Whether Waiving Matters

So, while a veterans-preference employee may “waive” his individual legal rights under Title 5 of the U.S. Code, the APWU asserts that no employee can waive his rights under the Collective Bargaining Agreement, unless the contract expressly permits such a waiver.

As the Postal Service’s Vice-President of Labor Relations, Joseph Mahon, stated in a 1996 letter to USPS Area vice presidents, “we should continue to use Article 12 reassignment procedures unless it is apparent that a veterans-preference eligible will be adversely affected (placed in a lower grade), at which times Article 6 provisions will be utilized.”

It is the APWU position that even when a waiver has been signed, if a preference-eligible employee accepts a lower-level duty assignment during excessing, an Article 6 RIF has occurred.

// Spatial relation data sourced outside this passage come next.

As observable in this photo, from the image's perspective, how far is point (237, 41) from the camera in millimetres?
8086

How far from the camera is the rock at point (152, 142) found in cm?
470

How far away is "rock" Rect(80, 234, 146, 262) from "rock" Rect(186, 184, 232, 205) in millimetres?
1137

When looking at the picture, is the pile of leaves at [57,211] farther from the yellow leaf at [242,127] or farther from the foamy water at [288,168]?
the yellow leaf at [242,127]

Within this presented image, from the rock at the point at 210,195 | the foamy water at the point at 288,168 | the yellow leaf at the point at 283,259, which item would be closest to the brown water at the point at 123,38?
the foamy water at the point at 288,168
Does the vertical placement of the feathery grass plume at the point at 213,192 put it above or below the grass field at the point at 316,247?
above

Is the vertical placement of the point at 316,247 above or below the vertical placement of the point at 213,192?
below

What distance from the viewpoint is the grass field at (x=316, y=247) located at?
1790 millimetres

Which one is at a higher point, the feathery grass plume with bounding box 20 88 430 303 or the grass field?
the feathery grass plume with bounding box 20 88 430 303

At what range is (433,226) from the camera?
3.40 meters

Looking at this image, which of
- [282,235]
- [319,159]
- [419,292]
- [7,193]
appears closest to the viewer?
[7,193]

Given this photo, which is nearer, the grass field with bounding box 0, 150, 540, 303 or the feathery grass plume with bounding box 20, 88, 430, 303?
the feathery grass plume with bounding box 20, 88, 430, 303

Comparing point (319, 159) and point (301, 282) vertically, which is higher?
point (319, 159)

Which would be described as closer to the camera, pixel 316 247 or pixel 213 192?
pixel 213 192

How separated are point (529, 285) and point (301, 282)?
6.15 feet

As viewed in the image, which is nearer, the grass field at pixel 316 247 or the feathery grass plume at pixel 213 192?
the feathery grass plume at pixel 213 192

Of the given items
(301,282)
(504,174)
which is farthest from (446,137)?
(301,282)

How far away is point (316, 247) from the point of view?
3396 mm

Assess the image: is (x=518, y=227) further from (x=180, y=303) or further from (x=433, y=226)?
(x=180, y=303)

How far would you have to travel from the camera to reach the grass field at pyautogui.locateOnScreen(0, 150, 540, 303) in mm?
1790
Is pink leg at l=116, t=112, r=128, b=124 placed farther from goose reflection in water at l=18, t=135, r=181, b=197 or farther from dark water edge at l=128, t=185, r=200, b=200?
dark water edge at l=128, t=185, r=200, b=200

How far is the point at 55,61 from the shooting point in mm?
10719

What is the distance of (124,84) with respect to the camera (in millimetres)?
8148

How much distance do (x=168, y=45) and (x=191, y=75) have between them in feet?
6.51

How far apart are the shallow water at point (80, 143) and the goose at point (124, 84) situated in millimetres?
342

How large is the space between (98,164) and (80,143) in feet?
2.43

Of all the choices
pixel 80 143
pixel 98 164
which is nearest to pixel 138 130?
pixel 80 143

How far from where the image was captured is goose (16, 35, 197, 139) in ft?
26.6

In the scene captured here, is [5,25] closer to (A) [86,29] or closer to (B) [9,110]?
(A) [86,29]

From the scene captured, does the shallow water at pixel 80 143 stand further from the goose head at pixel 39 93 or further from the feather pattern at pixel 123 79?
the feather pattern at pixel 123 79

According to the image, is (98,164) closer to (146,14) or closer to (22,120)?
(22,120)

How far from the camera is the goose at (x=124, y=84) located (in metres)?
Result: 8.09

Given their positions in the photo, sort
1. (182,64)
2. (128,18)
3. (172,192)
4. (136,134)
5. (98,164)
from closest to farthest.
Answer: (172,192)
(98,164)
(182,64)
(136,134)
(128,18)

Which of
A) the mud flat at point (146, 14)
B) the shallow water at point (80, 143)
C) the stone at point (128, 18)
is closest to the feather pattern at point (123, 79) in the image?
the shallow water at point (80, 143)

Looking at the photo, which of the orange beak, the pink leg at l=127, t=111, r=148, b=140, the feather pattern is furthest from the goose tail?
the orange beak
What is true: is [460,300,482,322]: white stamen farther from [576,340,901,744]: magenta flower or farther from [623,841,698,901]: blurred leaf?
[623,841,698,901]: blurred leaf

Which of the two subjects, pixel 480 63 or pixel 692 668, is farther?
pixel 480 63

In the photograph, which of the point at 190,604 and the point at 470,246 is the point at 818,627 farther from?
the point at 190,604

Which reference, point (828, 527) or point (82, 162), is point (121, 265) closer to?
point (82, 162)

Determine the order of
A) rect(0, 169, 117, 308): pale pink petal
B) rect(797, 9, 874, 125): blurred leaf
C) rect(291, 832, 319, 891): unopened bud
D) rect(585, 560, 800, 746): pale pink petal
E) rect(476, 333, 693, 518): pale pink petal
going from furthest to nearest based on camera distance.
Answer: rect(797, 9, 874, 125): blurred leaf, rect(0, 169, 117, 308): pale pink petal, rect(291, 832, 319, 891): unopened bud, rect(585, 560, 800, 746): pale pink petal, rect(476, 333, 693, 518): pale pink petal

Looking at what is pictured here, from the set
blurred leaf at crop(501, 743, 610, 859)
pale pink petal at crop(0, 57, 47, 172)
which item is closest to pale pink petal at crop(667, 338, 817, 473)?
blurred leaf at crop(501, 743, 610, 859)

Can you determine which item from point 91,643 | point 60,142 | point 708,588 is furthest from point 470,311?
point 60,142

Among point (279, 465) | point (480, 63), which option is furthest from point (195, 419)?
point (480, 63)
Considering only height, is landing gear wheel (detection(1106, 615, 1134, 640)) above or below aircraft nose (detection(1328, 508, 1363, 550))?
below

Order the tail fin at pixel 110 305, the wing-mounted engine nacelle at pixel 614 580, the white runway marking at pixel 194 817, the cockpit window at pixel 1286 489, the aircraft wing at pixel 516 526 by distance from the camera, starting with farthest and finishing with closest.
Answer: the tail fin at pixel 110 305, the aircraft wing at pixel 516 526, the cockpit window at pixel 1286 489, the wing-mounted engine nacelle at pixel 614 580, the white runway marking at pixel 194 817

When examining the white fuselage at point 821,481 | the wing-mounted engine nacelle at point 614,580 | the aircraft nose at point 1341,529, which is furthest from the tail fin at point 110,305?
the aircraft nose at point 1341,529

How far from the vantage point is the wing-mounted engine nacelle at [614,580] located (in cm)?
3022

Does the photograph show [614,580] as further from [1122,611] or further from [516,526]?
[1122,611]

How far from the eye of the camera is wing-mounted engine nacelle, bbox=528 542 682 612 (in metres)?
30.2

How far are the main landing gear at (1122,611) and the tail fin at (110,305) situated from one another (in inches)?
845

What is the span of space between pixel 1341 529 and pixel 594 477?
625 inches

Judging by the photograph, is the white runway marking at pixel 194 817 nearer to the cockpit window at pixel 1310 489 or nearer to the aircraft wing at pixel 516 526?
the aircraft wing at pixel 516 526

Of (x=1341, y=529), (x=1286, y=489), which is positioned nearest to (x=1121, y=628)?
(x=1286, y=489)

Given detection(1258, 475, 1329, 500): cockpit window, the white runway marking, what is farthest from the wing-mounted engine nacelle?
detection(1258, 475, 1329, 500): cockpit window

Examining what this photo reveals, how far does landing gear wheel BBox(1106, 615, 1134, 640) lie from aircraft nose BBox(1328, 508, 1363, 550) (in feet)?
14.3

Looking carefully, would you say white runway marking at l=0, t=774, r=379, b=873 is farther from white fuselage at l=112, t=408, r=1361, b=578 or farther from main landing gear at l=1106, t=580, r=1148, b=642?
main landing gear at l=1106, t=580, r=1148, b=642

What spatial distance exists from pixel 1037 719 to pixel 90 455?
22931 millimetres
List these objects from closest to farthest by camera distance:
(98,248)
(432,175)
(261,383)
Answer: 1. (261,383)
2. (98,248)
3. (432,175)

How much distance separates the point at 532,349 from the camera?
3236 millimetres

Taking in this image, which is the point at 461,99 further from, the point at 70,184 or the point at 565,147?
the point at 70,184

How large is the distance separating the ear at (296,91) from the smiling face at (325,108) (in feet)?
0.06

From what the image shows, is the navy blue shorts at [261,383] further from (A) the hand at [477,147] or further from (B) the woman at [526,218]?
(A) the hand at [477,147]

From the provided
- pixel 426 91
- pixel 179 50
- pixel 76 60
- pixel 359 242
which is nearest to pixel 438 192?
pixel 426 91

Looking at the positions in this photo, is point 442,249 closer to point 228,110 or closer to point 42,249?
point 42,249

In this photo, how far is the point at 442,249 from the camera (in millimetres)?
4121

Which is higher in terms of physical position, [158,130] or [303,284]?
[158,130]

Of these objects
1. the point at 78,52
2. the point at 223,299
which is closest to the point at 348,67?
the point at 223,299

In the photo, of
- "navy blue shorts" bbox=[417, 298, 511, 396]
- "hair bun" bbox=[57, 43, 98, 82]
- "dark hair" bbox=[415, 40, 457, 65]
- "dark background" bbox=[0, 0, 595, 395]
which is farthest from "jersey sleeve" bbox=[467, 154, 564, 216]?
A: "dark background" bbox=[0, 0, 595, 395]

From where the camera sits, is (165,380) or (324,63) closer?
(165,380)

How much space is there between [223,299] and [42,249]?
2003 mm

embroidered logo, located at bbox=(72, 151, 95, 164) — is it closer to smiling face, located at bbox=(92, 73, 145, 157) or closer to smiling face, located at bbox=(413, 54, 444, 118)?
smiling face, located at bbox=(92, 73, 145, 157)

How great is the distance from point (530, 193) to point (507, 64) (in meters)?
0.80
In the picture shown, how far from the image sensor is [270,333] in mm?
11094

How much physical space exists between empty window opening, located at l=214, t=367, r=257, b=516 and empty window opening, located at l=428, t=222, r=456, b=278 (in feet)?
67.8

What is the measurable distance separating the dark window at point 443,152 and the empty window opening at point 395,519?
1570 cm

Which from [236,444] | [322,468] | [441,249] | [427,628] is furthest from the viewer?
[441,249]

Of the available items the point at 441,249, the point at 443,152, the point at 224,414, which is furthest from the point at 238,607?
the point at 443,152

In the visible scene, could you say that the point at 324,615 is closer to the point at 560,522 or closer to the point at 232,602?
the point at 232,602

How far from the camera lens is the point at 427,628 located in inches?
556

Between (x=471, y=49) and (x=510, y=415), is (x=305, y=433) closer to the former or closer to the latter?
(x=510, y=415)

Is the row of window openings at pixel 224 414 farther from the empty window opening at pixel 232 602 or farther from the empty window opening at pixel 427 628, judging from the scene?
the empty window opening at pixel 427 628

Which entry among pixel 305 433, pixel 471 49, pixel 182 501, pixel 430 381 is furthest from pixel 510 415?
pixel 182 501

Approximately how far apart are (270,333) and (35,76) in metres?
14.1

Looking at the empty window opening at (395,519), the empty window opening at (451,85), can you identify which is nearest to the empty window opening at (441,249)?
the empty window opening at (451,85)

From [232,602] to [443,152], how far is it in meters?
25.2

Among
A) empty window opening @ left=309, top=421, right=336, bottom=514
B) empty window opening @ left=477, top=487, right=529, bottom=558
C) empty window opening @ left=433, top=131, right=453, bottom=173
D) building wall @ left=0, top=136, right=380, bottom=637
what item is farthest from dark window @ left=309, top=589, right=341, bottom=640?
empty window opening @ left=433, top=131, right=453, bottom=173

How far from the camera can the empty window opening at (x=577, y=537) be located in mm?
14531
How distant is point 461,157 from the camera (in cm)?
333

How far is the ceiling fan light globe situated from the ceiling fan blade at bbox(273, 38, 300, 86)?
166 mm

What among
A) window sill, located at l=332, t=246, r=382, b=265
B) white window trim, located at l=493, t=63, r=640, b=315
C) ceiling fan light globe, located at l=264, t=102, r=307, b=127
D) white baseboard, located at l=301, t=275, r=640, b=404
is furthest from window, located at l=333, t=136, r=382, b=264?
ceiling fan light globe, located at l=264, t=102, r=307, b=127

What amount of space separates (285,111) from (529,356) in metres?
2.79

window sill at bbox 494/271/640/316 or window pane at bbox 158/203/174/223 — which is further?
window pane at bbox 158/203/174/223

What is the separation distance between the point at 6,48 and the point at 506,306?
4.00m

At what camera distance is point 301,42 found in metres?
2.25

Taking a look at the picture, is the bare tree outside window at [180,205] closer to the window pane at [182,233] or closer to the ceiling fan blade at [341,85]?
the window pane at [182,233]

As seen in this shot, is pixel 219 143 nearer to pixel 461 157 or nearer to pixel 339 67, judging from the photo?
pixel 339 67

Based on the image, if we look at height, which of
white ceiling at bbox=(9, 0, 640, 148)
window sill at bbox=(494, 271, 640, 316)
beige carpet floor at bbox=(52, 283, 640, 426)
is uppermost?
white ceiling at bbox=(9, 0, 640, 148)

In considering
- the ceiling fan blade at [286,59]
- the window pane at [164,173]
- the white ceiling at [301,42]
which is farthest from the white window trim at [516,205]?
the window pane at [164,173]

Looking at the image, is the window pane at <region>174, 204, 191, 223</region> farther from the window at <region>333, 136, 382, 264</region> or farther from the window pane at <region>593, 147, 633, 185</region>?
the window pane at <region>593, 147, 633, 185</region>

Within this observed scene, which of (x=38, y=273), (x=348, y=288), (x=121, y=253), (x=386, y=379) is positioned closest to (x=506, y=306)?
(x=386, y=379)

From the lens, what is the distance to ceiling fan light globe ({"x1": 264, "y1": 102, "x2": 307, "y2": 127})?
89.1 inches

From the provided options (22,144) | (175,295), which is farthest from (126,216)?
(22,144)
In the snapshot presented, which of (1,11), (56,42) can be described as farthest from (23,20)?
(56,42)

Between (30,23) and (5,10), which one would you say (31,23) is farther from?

This means that the excessing assignments should be considered improper assignments.

Alternative Scenarios

These scenarios are also presenting themselves where the APWU believes management is violating Article 12 and/or Article 6:

In one scenario, management leaves preference-eligible employees in the installation and designates them as “unassigned” while senior employees not given that option are excessed to lower-level assignments, other crafts, or other installations.

In another scenario, management leaves preference-eligible employees in lower-level (non residual) assignments that were not offered to more senior impacted employees.

Our Demand

The APWU has demanded that the Postal Service administer Article12 without exceptions for preference-eligible employees. To do otherwise would violate the seniority rules of Article 12. The APWU also demands that the Postal Service respect the rights of preference-eligible employees, per Article 6, to not be subject to RIF actions, including reductions in grade, once they have achieved protected status under Article 6.

Management has cited a 15-year-old case, Campbell v. Dept. of Treasury (61 MSPR 99), to support its contention that to determine whether an employee has been RIFed, the MSPB requires agencies to compare the representative rate of pay when employees during a reorganization are reassigned to positions in different pay schedules.

This argument, however, has no clear relevance to reassignments in the Postal Service, where employees are reassigned to lower-level positions within PS schedules, including positions in both APWU and non- APWU crafts. Through Article 6, the APWU has challenged this application of “representative rates” in the reduction in grade of preference-eligible in the PS salary schedules.

We suggest that veterans-preference-eligible employees challenge this infraction before the MSPB.

A Privilege for Me to Serve

On Sept. 12, I was privileged to attend a wreath-laying ceremony at the Tomb of the Unknown Soldier at Arlington National Cemetery. The memorial grounds are managed by the Department of the Army, and the ceremony was the result of a formal request made six months earlier by Moe Lepore, general president of the Boston Metro Area APWU.

Before dozens of union members and their families, the wreath was placed in honor of all APWU veterans, living and dead, and their families. Among the Boston Metro Area members taking part in the ceremony was Kevin Jones, whose son, First Lieutenant Ryan Patrick Jones, was killed in Iraq in May 2007.

I’ve been to other such events at Arlington, and they never fail to stir my emotions deeply. It was an honor to be at the ceremony, just as it was to serve in the U.S. military myself.

During the ceremony, I also was reminded that it is also an honor to serve members of the APWU, whether they are veterans or not.